A perda dessa referência valorativa tem se tornado pior numa frequência espantosa. Talvez seja, como suspeito, pelo poder condicionante das “ideologias” sobre a conduta dos indivíduos. E quando falo de condutas condicionadas pressuponho que a conduta seja orientada por um sistema valorativo de ideias norteadoras.
São essas ideias (valores e princípios) que condicionam a conduta, acredito. E quando tais são consideradas como “axiomas” sem o filtro da “reflexão crítica” tornam-se condicionantes que em vez de me emancipar para uma “autonomia” gera o efeito em sentido contrário para o automatismo, numa espécie de dicotomia entre “autônomo x autômato”. Quando um sistema de ideias norteiam a conduta de um indivíduo a ponto deste operar a partir deles sem que haja uma consciência deliberativa e autônoma, temos o que eu resolvi chamar provisoriamente de “humanos condicionados”.
Há sempre uma ideologia operando na conduta dos indivíduos em sociedade. Seja o ideal de liberdade no capitalismo liberal, seja no ideal de igualdade do socialismo. Seja consciente ou inconsciente, seja deliberada ou automática. Entretanto, o que se observa é que a ausência da capacidade crítica e reflexiva tem produzido uma geração de autômatos em vários segmentos da sociedade, principalmente dos jovens universitários brasileiros.

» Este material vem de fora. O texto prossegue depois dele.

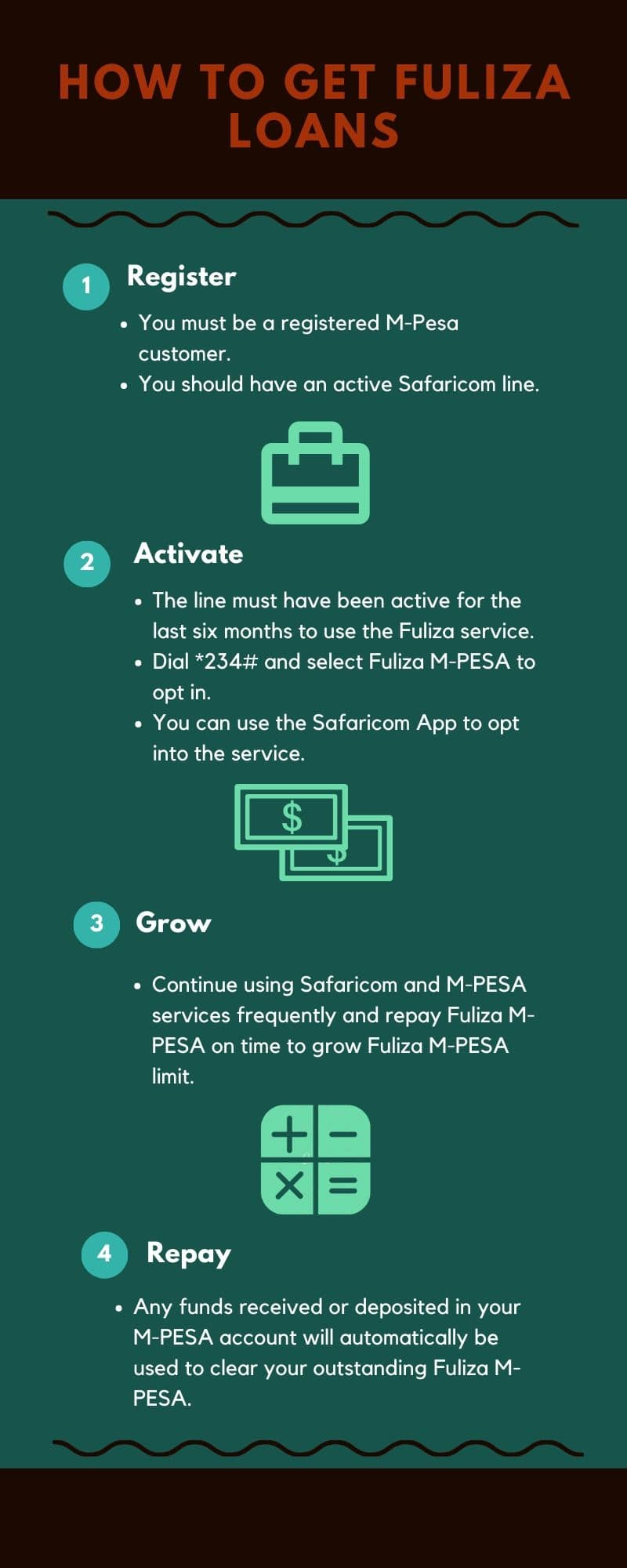 How to get Fuliza loans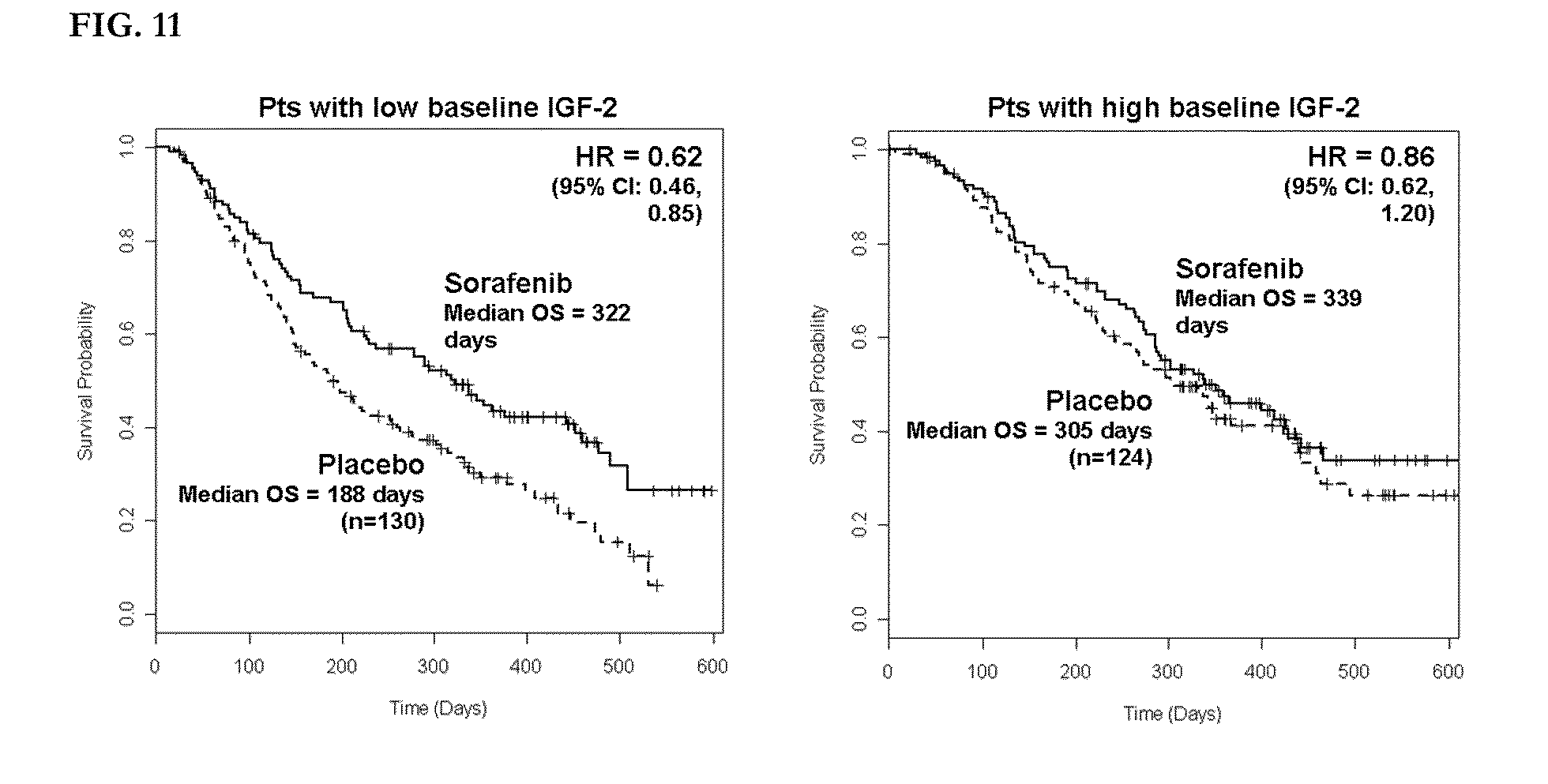 Insulin and predicting clinical outcome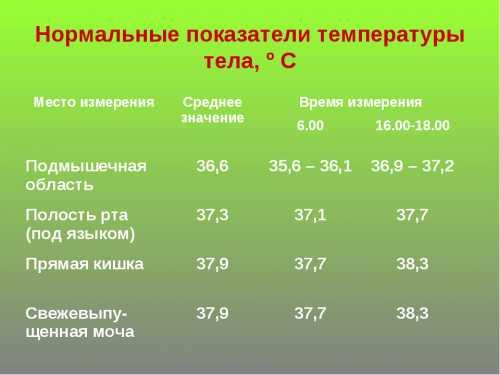 Какая температура для новорождённого нормальна: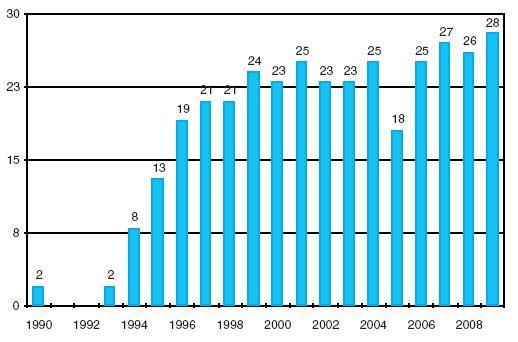 Transplantace slinivky břišní v IKEM 1990–2009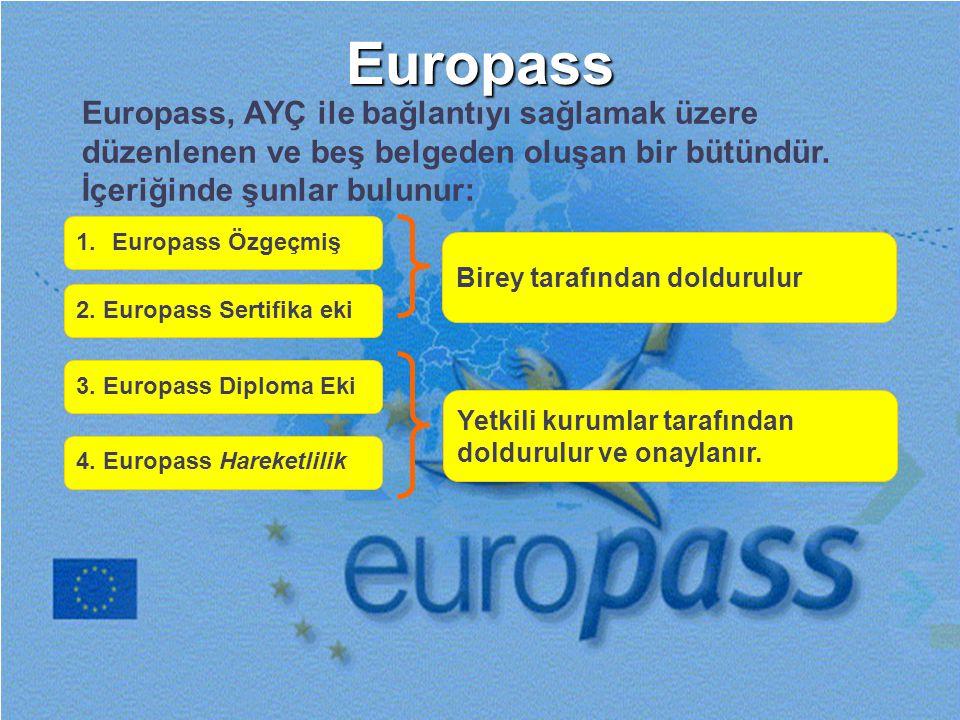 Europass Europass, AYÇ ile bağlantıyı sağlamak üzere düzenlenen ve beş belgeden oluşan bir bütündür. İçeriğinde şunlar bulunur:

O ódio tomou conta dos discursos. A violência tomou conta da ação. A violação à integridade física ou da vida humana por motivo de divergência de opinião, posicionamento político ou religioso é o melhor exemplo da “condição humana dos humanos condicionados”.
É bem verdade que as guerras imperialistas mataram muita gente, mas as revoluções e governos socialistas também. E não fica apenas por ai, ainda tem as Cruzadas religiosas que mataram e matam ainda hoje. Guerras étnicas, facções criminosas disputando territórios para o tráfico… Terrorismos… A vida humana perdeu o valor! A questão é se continuar assim, haverá vida humana até quando?
Precisamos despertar dessa letargia que nos apaga a consciência e que nos adormece a sensibilidade. De olhar para os semelhantes não apenas com respeito e tolerância, mas valorizar as diferenças e divergências. De refletir sempre sobre nossos valores, princípios e condutas no sentido de que eles nos levam em direção da defesa da vida ou para o fim dela.
Mais paz, mais amor…!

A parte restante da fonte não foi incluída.